Everyone in the above case would like to get a good education. Good school, good college, good tutorial and so on. Now the question that arises is can a single class cater the needs of all the categories of students. I have almost never seen something like this. I have seen that students need to choose their classes.
Intelligent and highly inspiring students usually will choose the best classes where they will try to solve and experiment with the problems.
Not so intelligent students will like easier classes where they can solve and get confident on simpler and average problems. Those who are too weak will hardly concentrate.
If this is the level of diversities, then how to include them all in a single class?
If the teacher will give his or her attention to the weaker students, then ultimately the intelligent and highly aspiring students will lose their interest and motivation. They would suffer.
On the other hand if the teacher emphasizes them then the weaker students will find it hard to continue and thus suffer a lot. They will do even worse in the exam. On the other hand it will be very illogical to expect that a teacher will be able to teach students almost individually according to their position in diversity in a classroom of 30 students or often even much more.

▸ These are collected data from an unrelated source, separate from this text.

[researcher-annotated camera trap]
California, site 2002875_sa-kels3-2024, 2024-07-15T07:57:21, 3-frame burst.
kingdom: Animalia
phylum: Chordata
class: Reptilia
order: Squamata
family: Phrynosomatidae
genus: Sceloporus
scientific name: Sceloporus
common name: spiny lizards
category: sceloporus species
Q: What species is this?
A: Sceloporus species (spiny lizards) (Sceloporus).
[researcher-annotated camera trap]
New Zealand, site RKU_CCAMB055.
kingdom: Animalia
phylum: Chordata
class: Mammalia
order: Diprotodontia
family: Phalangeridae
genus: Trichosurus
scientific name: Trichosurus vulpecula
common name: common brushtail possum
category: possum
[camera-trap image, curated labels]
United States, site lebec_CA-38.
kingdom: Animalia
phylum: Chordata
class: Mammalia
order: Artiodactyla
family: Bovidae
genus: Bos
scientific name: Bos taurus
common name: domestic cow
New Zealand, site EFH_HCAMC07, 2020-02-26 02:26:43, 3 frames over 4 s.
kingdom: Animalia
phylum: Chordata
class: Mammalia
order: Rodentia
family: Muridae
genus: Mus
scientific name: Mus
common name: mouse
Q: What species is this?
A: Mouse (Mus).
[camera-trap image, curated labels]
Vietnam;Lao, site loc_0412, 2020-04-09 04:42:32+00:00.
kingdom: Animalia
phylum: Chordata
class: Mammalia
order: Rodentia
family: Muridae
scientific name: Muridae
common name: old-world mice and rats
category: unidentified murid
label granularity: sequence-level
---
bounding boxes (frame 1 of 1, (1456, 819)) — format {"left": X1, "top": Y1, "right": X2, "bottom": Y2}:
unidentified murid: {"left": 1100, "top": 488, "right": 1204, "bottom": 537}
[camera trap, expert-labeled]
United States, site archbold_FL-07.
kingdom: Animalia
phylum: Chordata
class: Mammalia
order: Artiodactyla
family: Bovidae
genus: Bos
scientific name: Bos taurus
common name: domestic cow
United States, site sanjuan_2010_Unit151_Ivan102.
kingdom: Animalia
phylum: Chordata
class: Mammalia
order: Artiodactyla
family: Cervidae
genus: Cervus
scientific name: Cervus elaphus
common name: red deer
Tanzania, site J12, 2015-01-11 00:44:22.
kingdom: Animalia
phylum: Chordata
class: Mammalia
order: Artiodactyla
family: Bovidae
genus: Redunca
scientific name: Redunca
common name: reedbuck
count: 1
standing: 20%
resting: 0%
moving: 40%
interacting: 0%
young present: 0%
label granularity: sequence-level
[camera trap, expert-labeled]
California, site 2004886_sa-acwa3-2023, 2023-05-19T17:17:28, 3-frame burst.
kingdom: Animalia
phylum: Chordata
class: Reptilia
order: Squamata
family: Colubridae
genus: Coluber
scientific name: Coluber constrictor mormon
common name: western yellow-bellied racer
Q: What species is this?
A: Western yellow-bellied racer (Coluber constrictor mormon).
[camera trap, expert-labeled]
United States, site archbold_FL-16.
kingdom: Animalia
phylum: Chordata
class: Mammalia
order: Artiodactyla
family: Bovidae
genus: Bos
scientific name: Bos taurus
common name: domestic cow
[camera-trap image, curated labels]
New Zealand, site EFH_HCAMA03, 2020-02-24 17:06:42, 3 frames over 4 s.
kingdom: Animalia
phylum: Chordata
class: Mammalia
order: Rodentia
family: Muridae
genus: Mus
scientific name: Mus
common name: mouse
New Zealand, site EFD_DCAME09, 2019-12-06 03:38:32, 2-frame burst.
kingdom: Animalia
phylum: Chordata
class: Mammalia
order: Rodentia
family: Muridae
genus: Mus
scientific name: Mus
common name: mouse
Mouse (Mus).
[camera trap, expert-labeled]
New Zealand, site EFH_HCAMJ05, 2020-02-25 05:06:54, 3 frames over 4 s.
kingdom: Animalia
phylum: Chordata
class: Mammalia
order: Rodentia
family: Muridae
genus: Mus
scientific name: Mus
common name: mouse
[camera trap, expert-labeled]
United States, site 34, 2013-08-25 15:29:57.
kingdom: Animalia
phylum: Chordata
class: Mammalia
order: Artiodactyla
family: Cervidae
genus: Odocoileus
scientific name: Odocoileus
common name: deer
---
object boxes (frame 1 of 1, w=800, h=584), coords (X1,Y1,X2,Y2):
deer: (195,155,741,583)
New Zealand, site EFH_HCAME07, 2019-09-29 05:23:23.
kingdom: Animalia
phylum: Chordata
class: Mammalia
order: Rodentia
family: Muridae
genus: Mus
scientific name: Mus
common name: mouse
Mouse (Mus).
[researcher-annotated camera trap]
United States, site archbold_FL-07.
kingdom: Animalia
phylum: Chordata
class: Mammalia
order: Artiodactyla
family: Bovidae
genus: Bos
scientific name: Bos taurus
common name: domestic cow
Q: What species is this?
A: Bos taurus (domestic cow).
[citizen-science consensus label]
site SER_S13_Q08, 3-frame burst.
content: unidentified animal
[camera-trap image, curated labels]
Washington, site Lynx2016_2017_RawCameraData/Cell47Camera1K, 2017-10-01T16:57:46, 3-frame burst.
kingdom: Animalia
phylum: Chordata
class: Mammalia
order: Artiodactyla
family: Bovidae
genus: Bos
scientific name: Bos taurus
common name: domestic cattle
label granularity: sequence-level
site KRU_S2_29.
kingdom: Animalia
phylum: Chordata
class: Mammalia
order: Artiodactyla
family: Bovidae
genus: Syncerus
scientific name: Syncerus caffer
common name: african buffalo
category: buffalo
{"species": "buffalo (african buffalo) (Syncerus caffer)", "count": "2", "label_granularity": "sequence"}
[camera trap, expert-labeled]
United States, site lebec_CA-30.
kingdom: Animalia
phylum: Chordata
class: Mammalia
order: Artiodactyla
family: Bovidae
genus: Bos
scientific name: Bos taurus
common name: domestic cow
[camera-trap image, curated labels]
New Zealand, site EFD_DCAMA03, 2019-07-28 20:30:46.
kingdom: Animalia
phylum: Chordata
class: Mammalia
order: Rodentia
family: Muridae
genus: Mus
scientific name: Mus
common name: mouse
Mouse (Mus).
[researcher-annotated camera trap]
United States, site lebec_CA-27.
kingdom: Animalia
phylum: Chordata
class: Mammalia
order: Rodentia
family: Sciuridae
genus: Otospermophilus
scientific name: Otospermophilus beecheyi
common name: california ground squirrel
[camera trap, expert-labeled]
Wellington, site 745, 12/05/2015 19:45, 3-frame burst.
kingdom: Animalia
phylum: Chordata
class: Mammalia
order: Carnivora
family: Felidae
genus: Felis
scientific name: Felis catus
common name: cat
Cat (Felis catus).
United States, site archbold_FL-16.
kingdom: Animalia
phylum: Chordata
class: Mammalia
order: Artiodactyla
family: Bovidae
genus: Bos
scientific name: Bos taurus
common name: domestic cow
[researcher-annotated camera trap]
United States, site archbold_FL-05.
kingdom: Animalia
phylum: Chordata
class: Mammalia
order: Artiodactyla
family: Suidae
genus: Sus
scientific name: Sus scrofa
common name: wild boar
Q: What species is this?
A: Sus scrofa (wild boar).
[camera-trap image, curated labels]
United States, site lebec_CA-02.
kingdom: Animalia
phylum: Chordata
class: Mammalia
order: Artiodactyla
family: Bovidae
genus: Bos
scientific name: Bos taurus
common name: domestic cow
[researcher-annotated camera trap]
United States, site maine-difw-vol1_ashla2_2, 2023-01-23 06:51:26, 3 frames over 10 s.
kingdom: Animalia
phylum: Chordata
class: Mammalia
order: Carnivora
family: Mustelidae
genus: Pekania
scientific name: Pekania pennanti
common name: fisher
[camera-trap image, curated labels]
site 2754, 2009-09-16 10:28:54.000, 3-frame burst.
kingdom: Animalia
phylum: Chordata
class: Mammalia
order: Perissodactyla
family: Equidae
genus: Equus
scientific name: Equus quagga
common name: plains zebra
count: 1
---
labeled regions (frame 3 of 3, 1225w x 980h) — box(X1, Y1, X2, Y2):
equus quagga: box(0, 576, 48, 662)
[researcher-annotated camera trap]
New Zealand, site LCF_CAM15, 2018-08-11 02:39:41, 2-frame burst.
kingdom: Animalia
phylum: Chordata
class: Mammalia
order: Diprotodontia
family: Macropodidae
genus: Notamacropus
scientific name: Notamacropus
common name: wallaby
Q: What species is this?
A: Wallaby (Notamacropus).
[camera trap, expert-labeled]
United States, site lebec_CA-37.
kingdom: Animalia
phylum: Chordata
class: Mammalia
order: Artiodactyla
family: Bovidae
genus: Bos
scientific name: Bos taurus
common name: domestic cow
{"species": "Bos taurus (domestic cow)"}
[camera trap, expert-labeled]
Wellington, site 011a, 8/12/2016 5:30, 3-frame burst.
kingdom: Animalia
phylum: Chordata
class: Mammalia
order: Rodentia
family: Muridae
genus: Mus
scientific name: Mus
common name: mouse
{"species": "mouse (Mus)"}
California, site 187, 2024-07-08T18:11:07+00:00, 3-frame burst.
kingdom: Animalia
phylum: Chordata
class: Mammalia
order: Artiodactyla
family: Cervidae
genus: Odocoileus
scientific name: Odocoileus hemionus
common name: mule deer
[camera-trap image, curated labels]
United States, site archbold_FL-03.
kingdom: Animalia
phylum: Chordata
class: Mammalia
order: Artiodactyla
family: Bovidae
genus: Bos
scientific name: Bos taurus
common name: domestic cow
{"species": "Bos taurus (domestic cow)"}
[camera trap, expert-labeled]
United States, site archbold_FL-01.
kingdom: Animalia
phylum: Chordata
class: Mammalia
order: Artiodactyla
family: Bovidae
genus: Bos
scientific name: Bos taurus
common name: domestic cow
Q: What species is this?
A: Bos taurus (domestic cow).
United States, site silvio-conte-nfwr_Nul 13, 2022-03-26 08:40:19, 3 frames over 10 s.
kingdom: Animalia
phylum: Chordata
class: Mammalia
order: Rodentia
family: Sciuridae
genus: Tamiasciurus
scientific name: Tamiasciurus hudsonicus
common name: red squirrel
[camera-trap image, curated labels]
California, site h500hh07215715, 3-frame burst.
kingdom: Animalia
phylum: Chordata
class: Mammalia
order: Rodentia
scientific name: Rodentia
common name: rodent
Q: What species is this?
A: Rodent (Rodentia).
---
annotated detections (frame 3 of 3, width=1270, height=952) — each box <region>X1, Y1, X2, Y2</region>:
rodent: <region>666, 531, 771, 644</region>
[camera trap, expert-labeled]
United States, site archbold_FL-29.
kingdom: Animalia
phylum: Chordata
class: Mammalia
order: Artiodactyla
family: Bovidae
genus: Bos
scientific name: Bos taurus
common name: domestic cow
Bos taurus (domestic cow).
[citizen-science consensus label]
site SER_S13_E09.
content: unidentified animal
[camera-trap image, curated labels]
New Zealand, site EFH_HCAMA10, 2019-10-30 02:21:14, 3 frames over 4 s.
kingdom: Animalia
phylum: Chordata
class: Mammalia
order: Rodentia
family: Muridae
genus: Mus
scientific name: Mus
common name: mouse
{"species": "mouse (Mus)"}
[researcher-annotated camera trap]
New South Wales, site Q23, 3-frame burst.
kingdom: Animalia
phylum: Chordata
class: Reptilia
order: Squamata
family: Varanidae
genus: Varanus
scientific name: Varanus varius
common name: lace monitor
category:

When handling very diverse students, especially diverse in learning abilities in a classroom of many, say 30 students or more, then that can become very hard and complex, even often very unproductive. But there can be an easy way out, a way which can be at least workable.
The teacher can use two different modes, viz. ‘Divide and rule’ and ‘unity in diversity’, intelligently selecting their applicabilities from case to case.
Divide-and-rule:
In some of the cases of learning assignments the teacher can use this model to divide his students into different groups according to their learning abilities and try to bring out the best from each group.
Unity in diversity:
In other cases of learning assignments, the teacher can almost equally distribute the students with different levels of learning abilities in each single group. In such groups students of different learning abilities work in a team and that can foster better communication and tolerance among students despite diversities.
Thus we see that diversity in education and inclusive classrooms are trends of today but not without pros and cons. We saw some cases of implementations and implications of inclusive classrooms, but this is far from something exhaustive. Worldwide research is going on among educationists and academicians and we can expect more interesting and intriguing results in future.
With this article this is our introduction to the subject over here in Kridhatutor Blog. I am optimistic to discuss much more on the diversity in education and inclusive classrooms in our future articles.